In February 1972 Drake released his valedictory masterpiece Pink Moonto little fanfare. He’d long since given up any attempt to promote his work, and the combined effects of
anti-depressants and vast quantities of marijuana made him withdraw further into himself.

“Dope was always a factor with Nick,” Hitchcock says. “It made it harder for him to bridge the gap between him and the world outside.” As Drake’s condition deteriorated, nearly all traces of the optimistic young man who wrote Five Leaves Left disappeared. He quit London in the summer of 1974 to return to his parent’s house in Tanworth-in-Arden in Warwickshire where he would sit out his remaining months.

Boyd, who had taken a job in California a few years previously, returned to England in July 1974 to find Drake in a forlorn state. “There was a huge difference in him,” he remembers. “It was shocking to see and he looked terrible. By then I thought the only therapy I could offer was recording his songs.”

Of the final four songs Drake wrote before his death, ‘Hanging On A Star’ was the most accusatory about his career decline. “The song asks, ‘Why do you leave me here when you deem me so high?’,” recalls Boyd. “I think it is directed at me, he wanted to know, ‘Where’s my life? Where’s my money and success?’ The song is directed at me and everybody else who told him he was destined for success.”

“For me, he wasn’t enigmatic,” remembers Thompson. “It was very clear what he was like. He was clinically depressed; there was no mystery about it. We did try to help but it was obvious it was going to be no good. “I told his sister once [actress Gabrielle Drake], I tried
really hard to get through to him. She said – imagine what it was like for her family. It was just one of those situations that felt hopeless. I wasn’t surprised when I heard the dreadful news.”

In the early hours of Sunday, November 25, 1974, Nick Drake went downstairs to the kitchen of his parents’ house to eat some cornflakes. Unable to sleep, he took some of the
orange Tryptizol tablets used to treat his depression. Then he took some more. And then he took too many.

When Drake’s mother, Molly, went into his room at midday to wake him, she found him lying prostrate and semi-naked across his bed. The life of Nicholas Rodney Drake was over. A sealed envelope addressed to one of Drake’s close female friends lay nearby, but there was no note to confirm if he intended to take his life.

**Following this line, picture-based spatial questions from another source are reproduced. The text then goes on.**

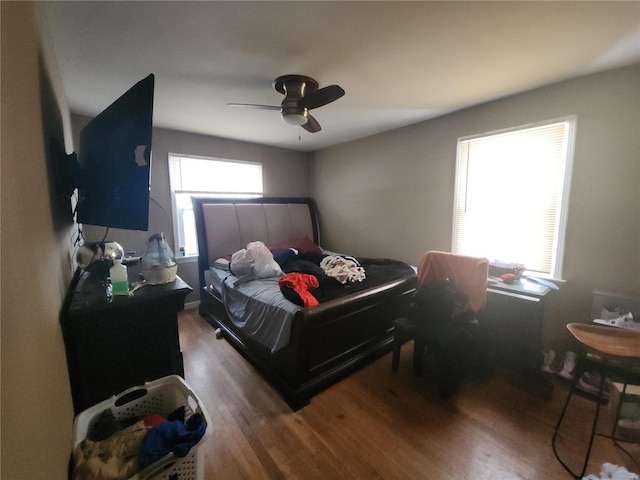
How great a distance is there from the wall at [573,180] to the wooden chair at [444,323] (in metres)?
0.74

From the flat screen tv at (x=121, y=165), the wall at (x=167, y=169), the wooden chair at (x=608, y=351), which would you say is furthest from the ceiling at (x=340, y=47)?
the wooden chair at (x=608, y=351)

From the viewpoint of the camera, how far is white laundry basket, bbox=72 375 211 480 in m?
1.01

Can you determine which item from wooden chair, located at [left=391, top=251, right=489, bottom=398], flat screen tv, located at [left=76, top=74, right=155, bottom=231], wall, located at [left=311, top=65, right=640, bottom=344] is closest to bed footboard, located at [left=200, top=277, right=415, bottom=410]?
wooden chair, located at [left=391, top=251, right=489, bottom=398]

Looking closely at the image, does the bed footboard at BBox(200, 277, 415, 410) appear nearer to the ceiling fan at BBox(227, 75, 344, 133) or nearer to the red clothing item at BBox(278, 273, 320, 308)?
the red clothing item at BBox(278, 273, 320, 308)

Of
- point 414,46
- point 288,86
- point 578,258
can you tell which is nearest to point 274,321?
point 288,86

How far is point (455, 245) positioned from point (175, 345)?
9.31 feet

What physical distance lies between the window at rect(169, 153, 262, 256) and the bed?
248mm

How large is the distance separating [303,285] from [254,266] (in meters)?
0.76

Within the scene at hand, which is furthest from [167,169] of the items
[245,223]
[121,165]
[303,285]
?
[303,285]

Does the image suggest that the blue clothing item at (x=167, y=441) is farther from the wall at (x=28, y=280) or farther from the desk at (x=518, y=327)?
the desk at (x=518, y=327)

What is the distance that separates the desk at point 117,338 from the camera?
3.62ft

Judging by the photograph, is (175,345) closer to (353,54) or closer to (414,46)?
(353,54)

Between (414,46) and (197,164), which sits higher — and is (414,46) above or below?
above

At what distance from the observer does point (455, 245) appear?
288 cm
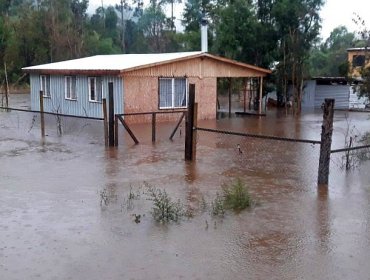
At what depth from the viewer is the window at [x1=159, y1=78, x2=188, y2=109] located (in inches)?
934

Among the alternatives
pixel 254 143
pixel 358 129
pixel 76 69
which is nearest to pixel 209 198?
pixel 254 143

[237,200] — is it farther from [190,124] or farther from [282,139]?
[190,124]

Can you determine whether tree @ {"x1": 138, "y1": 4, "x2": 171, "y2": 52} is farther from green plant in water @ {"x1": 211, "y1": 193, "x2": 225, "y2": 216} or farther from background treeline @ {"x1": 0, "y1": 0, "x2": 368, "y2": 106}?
green plant in water @ {"x1": 211, "y1": 193, "x2": 225, "y2": 216}

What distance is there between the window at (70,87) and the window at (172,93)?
447cm

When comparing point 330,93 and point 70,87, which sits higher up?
point 70,87

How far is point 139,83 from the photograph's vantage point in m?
22.7

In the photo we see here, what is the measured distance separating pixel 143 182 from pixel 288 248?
4.46m

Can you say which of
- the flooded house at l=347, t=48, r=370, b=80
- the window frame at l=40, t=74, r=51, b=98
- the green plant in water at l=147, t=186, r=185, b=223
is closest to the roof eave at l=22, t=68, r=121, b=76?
the window frame at l=40, t=74, r=51, b=98

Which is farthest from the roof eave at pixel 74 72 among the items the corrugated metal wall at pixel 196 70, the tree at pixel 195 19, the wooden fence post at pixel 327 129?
the tree at pixel 195 19

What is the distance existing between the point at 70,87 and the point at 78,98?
1072mm

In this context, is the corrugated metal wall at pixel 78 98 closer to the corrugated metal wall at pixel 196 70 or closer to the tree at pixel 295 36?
the corrugated metal wall at pixel 196 70

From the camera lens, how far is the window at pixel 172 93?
23.7 metres

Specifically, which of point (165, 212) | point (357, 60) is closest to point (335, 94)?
point (357, 60)

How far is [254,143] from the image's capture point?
54.9 ft
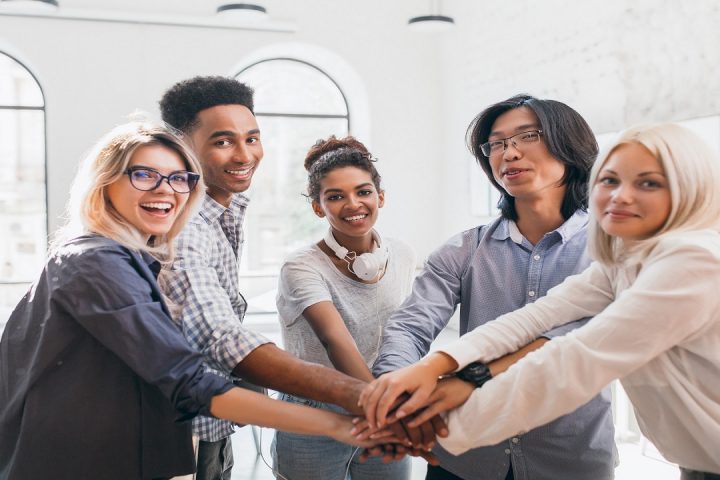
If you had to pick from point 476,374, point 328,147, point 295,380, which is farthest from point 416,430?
point 328,147

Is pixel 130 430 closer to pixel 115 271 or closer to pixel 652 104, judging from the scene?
pixel 115 271

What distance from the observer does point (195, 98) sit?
209cm

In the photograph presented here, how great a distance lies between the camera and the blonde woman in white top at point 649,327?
1.20m

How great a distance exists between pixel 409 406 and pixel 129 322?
0.63m

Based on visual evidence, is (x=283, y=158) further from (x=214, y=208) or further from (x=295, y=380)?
(x=295, y=380)

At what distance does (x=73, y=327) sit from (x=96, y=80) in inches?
211

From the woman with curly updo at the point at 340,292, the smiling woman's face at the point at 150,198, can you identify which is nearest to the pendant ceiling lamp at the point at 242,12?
the woman with curly updo at the point at 340,292

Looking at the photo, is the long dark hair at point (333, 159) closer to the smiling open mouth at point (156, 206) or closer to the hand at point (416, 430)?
the smiling open mouth at point (156, 206)

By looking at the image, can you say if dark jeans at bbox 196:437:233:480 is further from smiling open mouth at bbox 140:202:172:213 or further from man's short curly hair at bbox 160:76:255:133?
man's short curly hair at bbox 160:76:255:133

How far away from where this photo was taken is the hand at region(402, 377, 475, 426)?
1460 mm

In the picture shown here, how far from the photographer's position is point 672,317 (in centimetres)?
119

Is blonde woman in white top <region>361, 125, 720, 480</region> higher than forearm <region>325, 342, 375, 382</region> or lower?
higher

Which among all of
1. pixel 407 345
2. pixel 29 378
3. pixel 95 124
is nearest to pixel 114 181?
pixel 29 378

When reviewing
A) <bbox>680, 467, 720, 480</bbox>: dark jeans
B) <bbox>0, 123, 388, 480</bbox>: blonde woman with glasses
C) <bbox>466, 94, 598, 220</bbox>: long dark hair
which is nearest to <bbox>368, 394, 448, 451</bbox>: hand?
<bbox>0, 123, 388, 480</bbox>: blonde woman with glasses
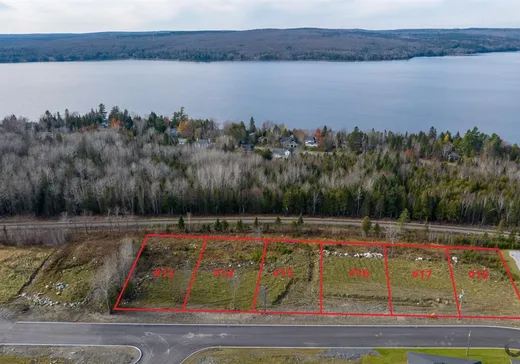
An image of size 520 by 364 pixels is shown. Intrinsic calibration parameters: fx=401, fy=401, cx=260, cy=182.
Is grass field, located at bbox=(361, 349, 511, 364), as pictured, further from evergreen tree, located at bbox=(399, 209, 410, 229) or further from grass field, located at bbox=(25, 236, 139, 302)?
grass field, located at bbox=(25, 236, 139, 302)

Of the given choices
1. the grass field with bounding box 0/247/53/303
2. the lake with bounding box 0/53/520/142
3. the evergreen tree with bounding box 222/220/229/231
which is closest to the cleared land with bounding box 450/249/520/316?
the evergreen tree with bounding box 222/220/229/231

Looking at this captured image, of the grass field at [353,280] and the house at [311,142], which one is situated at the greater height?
the house at [311,142]

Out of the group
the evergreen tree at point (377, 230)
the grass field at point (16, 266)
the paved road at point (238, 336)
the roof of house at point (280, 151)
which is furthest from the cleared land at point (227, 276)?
the roof of house at point (280, 151)

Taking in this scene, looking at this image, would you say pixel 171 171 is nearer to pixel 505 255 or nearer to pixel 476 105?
pixel 505 255

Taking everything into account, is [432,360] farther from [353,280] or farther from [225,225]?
[225,225]

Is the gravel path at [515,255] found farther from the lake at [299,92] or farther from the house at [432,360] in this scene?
the lake at [299,92]

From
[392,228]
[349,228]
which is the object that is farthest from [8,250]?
[392,228]

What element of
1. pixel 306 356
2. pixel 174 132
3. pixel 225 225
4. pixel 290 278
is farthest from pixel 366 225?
pixel 174 132
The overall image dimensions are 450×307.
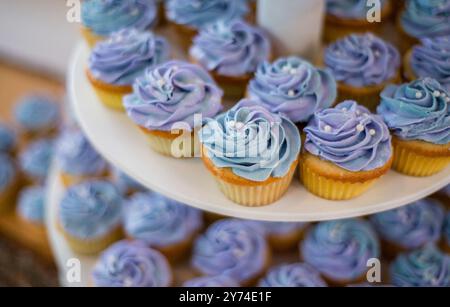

“People perceive what he was like and what he meant to do that night,” says Thompson. “But nobody will ever know, so all we can do is celebrate the things we are left with. We could talk forever about why he died the way he did.”

The final words go to Boyd: “A lot of things are easier to see in hindsight. Perhaps the wrong decisions were made by those close to him and he had every right to feel let down. But the people who know his songs know what a wonderfully gifted man he was. It’s only right he’s posthumously acknowledged for his music. I hope these concerts will go some way to restoring his name.”